-- BEGIN --

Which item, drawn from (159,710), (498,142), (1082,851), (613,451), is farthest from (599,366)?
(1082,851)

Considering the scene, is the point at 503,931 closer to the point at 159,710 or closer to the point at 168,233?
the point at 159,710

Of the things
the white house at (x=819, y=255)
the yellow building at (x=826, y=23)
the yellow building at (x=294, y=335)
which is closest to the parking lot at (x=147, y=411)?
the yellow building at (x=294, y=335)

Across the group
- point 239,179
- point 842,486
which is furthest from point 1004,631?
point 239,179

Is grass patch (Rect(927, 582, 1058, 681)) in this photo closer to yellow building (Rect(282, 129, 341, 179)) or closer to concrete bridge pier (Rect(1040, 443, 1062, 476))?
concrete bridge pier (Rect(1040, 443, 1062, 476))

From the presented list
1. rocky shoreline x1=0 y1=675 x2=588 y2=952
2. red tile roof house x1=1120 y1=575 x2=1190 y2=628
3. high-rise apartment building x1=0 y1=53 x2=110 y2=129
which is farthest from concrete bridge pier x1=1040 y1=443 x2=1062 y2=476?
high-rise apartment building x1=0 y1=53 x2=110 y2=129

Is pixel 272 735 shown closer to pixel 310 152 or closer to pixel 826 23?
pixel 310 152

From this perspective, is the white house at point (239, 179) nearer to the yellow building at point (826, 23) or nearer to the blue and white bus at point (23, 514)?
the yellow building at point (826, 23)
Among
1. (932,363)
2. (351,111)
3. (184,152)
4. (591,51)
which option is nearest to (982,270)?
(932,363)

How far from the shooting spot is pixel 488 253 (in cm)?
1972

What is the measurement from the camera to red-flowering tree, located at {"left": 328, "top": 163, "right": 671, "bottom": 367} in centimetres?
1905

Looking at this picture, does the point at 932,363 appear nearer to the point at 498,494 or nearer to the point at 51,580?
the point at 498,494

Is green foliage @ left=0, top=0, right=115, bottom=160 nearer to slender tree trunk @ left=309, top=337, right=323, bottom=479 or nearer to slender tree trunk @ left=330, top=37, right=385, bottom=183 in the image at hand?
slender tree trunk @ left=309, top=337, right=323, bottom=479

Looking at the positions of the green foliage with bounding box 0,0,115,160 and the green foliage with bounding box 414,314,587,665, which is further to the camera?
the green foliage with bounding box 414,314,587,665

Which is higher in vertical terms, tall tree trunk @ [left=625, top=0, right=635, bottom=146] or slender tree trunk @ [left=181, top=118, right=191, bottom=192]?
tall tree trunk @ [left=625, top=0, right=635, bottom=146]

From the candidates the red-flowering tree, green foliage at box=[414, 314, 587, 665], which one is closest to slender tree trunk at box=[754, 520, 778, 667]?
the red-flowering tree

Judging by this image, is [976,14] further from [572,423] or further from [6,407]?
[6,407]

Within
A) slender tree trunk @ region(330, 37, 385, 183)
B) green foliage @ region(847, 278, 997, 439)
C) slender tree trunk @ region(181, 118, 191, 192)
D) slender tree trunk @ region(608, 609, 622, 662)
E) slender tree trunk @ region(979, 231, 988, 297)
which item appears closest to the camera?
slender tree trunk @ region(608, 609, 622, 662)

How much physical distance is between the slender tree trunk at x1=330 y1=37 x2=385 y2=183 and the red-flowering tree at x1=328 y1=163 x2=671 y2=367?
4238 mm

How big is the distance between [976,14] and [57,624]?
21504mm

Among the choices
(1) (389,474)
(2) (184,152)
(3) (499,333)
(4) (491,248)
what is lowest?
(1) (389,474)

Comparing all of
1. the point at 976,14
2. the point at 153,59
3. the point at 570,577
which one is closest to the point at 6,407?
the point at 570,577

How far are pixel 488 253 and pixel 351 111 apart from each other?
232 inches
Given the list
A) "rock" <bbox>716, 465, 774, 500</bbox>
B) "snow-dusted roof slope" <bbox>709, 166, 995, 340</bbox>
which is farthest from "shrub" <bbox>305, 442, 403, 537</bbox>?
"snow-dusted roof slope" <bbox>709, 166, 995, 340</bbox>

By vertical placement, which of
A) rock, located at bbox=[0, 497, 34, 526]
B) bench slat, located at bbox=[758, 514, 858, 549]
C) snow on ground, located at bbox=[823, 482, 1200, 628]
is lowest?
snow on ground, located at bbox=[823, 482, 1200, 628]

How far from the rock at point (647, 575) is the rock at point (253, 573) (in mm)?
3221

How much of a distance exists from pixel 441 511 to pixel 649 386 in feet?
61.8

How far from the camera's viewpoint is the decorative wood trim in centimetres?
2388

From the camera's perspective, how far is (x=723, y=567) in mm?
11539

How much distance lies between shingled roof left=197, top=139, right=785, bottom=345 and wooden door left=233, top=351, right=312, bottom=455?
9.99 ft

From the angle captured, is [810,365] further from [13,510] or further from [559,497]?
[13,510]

-- END --

EXERCISE DESCRIPTION: Your task is to return the full listing exactly as it was given.

RESPONSE TO THE EXERCISE:
Which item, drawn from (159,710), (498,142), (1082,851), (613,451), is farthest from (599,366)?
(1082,851)

Considering the scene, is the point at 503,931 closer to the point at 159,710 or closer to the point at 168,233?
the point at 159,710

Of the things
the white house at (x=819, y=255)
the yellow building at (x=826, y=23)
the yellow building at (x=294, y=335)
which is closest to the parking lot at (x=147, y=411)?
the yellow building at (x=294, y=335)

Across the group
- point 239,179
- point 842,486
which is furthest from point 1004,631?
point 239,179

Is grass patch (Rect(927, 582, 1058, 681)) in this photo closer to yellow building (Rect(282, 129, 341, 179)) or closer to concrete bridge pier (Rect(1040, 443, 1062, 476))?
concrete bridge pier (Rect(1040, 443, 1062, 476))

From the presented list
1. rocky shoreline x1=0 y1=675 x2=588 y2=952
2. red tile roof house x1=1120 y1=575 x2=1190 y2=628
3. high-rise apartment building x1=0 y1=53 x2=110 y2=129
which is farthest from concrete bridge pier x1=1040 y1=443 x2=1062 y2=476?
high-rise apartment building x1=0 y1=53 x2=110 y2=129

Is pixel 272 735 shown closer to pixel 310 152 or closer to pixel 826 23?
pixel 310 152

From this perspective, is the white house at point (239, 179) nearer to the yellow building at point (826, 23) or nearer to the blue and white bus at point (23, 514)?
the yellow building at point (826, 23)
Among
1. (932,363)
2. (351,111)
3. (184,152)
4. (591,51)
which option is nearest to (982,270)?
(932,363)

How far from the shooting spot is pixel 488 253 (in cm)?
1972

What is the measurement from the camera to red-flowering tree, located at {"left": 328, "top": 163, "right": 671, "bottom": 367} in centimetres?
1905

Looking at this picture, does the point at 932,363 appear nearer to the point at 498,494 or nearer to the point at 51,580?
the point at 498,494

Is green foliage @ left=0, top=0, right=115, bottom=160 nearer to slender tree trunk @ left=309, top=337, right=323, bottom=479 or nearer to slender tree trunk @ left=330, top=37, right=385, bottom=183 in the image at hand?
slender tree trunk @ left=309, top=337, right=323, bottom=479

Looking at the positions of the green foliage with bounding box 0,0,115,160 and the green foliage with bounding box 414,314,587,665, which is further to the camera?
the green foliage with bounding box 414,314,587,665

Which is higher in vertical terms, tall tree trunk @ [left=625, top=0, right=635, bottom=146] or slender tree trunk @ [left=181, top=118, right=191, bottom=192]?
tall tree trunk @ [left=625, top=0, right=635, bottom=146]

From the candidates the red-flowering tree, green foliage at box=[414, 314, 587, 665], which one is closest to slender tree trunk at box=[754, 520, 778, 667]?
the red-flowering tree

Judging by this image, is [976,14] further from [572,423] or further from [6,407]?
[6,407]

Within
A) slender tree trunk @ region(330, 37, 385, 183)
B) green foliage @ region(847, 278, 997, 439)
C) slender tree trunk @ region(181, 118, 191, 192)
D) slender tree trunk @ region(608, 609, 622, 662)
E) slender tree trunk @ region(979, 231, 988, 297)
which item appears closest to the camera?
slender tree trunk @ region(608, 609, 622, 662)

How much physical distance is between the slender tree trunk at x1=330 y1=37 x2=385 y2=183 and the red-flowering tree at x1=328 y1=163 x2=671 y2=367?
4238 mm

How big is the distance between [976,14] and [57,624]?
21504mm

Among the choices
(1) (389,474)
(2) (184,152)
(3) (499,333)
(4) (491,248)
what is lowest?
(1) (389,474)

Comparing all of
1. the point at 976,14
2. the point at 153,59
3. the point at 570,577
which one is closest to the point at 6,407?
the point at 570,577

How far are pixel 488 253 and pixel 351 111 apart from each other?
232 inches
Given the list
A) "rock" <bbox>716, 465, 774, 500</bbox>
B) "snow-dusted roof slope" <bbox>709, 166, 995, 340</bbox>
which is farthest from "shrub" <bbox>305, 442, 403, 537</bbox>?
"snow-dusted roof slope" <bbox>709, 166, 995, 340</bbox>

By vertical placement, which of
A) rock, located at bbox=[0, 497, 34, 526]
B) bench slat, located at bbox=[758, 514, 858, 549]
C) snow on ground, located at bbox=[823, 482, 1200, 628]
is lowest?
snow on ground, located at bbox=[823, 482, 1200, 628]

How far from the rock at point (647, 575) is the rock at point (253, 573) (in mm)?
3221

How much of a distance exists from pixel 441 511 to pixel 649 386 in feet?
61.8

How far from the camera's viewpoint is the decorative wood trim in centimetres?
2388

From the camera's perspective, how far is (x=723, y=567) in mm?
11539

How much distance lies between shingled roof left=197, top=139, right=785, bottom=345 and wooden door left=233, top=351, right=312, bottom=455?
9.99 ft

From the angle captured, is [810,365] further from [13,510] or further from [559,497]?
[13,510]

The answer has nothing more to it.